▶ **INSTRUCCIONES**
**1.** En el texto sobre la guerra en Ucrania, ¿qué demostró la experiencia de la fallida contraofensiva de 2023?
**2.** Prosigue el texto sobre la guerra en Ucrania a partir de su última oración.

El desespero se entiende. Las tendencias en el frente eran claras. Simplemente mantenerlas llevaría a la derrota más temprano que tarde.
Negociar en términos rusos era demasiado humillante y solo quedaba lo hasta hace poco impensable. Las quejas en Pokrovsk, Bilohorivka o Chasiv Yar delataban el movimiento de tropas. Las mejores unidades ucranianas eran extraídas de diversos frentes cuando en realidad necesitaban refuerzos en un escenario en que los rusos tomaban, como mínimo, un poblado por día. Pero había que crear una fuerza de ataque lo más apresuradamente posible pues, no solo la tendencia a la derrota se hacía evidente, sino que unas elecciones en Estados Unidos amenazaban con empeorarlo todo y un gran golpe de efecto se volvía imprescindible. Era necesario tomar esas tropas, unirlas a lo mejor de la retaguardia, a los novatos recién movilizados, también a las tropas de la frontera con Bielorusia que bajo un acuerdo de no agresión habían quedado liberadas y formar un puño de ataque que permitiera intentar algo diferente.
La cuestión era dónde. Ya la experiencia de la fallida contraofensiva de 2023 demostró que el asalto a las fortificaciones rusas sin superioridad aérea era una locura. Y Rusia mantiene la iniciativa estratégica en todo el frente. Así que solo quedaba Kursk, donde un acuerdo tácito y de sentido común, que es el menos común de todos los sentidos, había mantenido la guerra fuera de las cercanías de una importante nuclear central Rusa.

▶ **INFORMACIÓN PROPORCIONADA**
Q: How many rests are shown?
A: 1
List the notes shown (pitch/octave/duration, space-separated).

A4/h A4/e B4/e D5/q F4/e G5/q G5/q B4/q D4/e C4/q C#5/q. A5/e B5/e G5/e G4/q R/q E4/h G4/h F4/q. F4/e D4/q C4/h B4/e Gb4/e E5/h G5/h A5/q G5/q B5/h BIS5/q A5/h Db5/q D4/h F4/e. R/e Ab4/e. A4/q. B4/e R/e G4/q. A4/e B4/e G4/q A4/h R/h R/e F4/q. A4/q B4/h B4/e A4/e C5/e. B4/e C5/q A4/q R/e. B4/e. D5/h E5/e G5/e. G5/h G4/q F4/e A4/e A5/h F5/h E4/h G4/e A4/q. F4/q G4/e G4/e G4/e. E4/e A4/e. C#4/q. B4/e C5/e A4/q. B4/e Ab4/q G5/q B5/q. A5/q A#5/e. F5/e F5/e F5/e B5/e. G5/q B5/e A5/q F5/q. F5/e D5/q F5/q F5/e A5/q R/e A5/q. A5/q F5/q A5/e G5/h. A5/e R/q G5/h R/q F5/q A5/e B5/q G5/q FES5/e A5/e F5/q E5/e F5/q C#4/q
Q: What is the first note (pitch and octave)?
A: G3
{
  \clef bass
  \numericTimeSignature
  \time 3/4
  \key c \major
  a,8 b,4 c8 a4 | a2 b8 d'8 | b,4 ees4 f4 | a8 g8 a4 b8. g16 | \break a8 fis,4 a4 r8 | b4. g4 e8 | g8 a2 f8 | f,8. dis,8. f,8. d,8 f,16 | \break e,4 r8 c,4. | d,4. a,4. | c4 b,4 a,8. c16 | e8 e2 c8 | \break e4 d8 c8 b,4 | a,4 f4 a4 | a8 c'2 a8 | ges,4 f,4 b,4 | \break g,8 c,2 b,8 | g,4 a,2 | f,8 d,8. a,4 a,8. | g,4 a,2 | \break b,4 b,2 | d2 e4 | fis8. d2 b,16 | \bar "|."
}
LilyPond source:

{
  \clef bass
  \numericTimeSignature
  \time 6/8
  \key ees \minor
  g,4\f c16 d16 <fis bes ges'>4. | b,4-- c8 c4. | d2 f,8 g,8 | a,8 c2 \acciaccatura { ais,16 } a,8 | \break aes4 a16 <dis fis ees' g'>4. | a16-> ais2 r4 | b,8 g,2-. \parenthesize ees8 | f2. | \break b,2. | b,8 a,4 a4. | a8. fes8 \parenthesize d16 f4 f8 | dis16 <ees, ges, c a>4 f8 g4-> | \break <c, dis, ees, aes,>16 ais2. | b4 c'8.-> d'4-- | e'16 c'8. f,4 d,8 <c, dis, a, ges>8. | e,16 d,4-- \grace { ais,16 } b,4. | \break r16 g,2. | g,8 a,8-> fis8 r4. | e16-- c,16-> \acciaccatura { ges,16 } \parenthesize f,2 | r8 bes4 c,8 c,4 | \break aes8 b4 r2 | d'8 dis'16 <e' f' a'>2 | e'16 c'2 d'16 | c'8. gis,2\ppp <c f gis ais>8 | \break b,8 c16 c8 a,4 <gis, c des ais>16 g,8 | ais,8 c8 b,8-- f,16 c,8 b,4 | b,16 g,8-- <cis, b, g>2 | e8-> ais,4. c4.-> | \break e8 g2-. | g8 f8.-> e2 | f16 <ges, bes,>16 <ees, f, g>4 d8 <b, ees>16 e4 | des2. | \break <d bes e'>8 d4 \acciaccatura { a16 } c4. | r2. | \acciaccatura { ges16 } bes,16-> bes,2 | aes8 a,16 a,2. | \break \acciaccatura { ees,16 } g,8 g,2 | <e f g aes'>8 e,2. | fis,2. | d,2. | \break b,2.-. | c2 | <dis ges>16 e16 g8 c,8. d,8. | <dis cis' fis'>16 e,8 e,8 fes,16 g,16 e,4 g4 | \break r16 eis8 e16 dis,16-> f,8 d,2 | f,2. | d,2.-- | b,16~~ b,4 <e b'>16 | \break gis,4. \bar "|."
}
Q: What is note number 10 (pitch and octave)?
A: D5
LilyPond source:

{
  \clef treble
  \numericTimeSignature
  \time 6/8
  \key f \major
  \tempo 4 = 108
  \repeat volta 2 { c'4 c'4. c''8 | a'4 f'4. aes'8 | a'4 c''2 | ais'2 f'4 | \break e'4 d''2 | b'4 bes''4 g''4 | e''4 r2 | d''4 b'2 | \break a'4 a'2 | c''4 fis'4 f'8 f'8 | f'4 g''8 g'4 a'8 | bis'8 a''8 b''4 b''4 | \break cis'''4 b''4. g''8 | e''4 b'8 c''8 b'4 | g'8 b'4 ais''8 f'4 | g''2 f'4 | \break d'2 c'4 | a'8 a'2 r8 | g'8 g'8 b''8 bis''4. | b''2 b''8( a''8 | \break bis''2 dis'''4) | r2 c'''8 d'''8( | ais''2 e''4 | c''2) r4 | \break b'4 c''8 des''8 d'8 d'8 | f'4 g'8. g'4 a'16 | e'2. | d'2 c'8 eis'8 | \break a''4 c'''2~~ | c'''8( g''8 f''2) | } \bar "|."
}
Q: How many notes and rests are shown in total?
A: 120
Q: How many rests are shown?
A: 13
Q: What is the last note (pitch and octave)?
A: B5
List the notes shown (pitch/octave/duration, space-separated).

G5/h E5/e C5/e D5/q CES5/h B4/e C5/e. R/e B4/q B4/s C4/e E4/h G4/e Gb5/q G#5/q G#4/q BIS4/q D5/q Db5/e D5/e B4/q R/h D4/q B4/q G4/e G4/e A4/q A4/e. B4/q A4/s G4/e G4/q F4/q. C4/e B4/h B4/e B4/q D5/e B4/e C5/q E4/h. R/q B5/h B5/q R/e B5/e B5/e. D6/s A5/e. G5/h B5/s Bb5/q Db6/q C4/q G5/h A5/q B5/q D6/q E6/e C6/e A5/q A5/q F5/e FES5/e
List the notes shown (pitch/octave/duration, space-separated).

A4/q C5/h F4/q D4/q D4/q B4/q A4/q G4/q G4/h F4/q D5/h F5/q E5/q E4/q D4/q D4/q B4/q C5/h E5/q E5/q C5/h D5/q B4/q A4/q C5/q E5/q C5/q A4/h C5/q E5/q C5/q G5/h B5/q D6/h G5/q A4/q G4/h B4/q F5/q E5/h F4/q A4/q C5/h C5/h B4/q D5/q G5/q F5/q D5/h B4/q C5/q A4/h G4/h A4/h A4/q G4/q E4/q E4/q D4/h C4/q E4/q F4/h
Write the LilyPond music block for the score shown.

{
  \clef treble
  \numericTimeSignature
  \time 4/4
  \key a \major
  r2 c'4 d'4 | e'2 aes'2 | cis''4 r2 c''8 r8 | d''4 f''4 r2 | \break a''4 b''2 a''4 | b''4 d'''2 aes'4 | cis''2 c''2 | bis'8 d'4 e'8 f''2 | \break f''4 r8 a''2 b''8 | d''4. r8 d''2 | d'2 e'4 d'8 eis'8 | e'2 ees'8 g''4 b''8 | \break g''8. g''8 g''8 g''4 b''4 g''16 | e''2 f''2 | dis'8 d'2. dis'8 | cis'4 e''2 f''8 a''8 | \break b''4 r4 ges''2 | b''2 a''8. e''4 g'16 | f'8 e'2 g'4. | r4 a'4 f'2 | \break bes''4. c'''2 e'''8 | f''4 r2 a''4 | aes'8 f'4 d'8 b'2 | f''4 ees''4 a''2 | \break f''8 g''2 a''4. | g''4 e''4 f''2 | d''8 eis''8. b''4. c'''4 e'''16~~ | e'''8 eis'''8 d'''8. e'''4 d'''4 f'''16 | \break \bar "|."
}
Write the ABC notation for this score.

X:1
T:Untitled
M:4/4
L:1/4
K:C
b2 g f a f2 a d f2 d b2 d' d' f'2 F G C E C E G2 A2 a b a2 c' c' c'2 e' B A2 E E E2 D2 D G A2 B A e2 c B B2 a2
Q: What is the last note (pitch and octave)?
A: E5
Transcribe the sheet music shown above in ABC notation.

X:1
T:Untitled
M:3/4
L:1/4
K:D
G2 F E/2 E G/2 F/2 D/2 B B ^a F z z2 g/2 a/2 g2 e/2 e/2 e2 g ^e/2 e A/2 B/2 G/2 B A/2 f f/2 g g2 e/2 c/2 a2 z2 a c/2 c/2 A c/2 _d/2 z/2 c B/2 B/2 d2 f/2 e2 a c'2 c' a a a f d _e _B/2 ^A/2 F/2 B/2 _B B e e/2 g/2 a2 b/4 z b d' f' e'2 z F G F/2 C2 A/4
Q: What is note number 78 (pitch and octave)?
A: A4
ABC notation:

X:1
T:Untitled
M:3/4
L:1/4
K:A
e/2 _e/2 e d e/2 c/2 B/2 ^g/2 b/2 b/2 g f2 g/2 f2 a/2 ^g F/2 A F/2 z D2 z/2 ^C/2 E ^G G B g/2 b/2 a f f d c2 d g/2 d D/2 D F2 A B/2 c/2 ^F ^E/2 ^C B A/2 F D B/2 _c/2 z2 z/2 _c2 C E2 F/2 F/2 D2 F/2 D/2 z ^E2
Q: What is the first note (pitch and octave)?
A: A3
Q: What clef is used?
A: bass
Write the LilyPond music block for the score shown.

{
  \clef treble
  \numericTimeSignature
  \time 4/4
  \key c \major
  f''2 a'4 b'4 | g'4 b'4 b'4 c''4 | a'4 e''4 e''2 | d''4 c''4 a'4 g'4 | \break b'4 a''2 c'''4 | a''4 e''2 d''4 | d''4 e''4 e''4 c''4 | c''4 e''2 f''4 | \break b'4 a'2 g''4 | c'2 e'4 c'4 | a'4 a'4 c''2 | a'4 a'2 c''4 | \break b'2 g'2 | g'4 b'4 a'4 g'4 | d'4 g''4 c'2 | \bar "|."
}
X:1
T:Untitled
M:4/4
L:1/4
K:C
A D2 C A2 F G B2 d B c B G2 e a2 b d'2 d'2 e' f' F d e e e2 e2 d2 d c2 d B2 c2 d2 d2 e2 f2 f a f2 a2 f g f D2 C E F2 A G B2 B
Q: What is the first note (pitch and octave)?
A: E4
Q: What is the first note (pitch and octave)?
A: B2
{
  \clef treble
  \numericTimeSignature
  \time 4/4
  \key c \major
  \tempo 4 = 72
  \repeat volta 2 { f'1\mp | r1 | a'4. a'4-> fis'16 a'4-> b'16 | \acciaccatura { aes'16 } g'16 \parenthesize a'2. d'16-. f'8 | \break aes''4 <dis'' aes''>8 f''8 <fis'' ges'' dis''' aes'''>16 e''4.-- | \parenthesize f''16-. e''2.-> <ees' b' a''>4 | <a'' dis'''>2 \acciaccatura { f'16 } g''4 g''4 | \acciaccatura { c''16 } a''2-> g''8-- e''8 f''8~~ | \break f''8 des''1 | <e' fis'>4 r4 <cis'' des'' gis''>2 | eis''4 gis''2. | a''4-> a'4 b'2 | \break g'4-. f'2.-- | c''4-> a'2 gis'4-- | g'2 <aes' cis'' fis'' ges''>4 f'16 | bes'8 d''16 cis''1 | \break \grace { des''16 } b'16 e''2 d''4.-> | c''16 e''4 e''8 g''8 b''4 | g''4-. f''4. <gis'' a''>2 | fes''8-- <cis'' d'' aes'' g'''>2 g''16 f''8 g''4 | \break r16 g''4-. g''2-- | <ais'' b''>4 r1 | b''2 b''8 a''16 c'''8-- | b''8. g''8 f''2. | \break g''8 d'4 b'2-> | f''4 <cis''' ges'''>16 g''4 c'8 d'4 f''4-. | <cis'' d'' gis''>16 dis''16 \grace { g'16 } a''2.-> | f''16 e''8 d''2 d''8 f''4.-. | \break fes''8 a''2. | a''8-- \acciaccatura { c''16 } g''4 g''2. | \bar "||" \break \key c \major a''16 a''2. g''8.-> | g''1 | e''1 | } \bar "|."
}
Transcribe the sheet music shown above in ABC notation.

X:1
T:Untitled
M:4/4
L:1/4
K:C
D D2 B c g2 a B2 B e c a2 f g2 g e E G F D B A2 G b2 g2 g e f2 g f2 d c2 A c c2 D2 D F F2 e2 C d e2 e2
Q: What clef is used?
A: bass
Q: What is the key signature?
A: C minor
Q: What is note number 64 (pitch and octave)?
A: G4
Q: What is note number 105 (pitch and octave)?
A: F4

▶ **RESPUESTAS EN ORDEN**
**1.** Que el asalto a las fortificaciones rusas sin superioridad aérea era una locura.

**2.**
El grave error de Moscú fue confiar, otra vez, en acuerdos tácitos. Y peor aún dadas las condiciones de desespero de un rival tan soberbio (entendamos OTAN y no simplemente Ucrania). Mantener una simple guardia fronteriza de reclutas ha provocado una costosa toma de prisioneros, otro alto costo en vidas civiles y unos sucesos vendibles como victoria a lo interno de Ucrania. Los medios occidentales, al ver que el objetivo real -la central nuclear- nunca ha estado cerca de alcanzarse, han mantenido la cautela y pocos se han atrevido a catalogar esto como un éxito. Saben que, en este caso, tomar territorio sin alcanzar infraestructura crítica es un gasto de tropas y equipo que tarde o temprano será revertido. Rusia jamás negociará nada mientras la OTAN esté de algún modo dentro de sus fronteras y solo algo tan peligroso como una central nuclear capturada podría hacerles caer en semejante afrenta nacional.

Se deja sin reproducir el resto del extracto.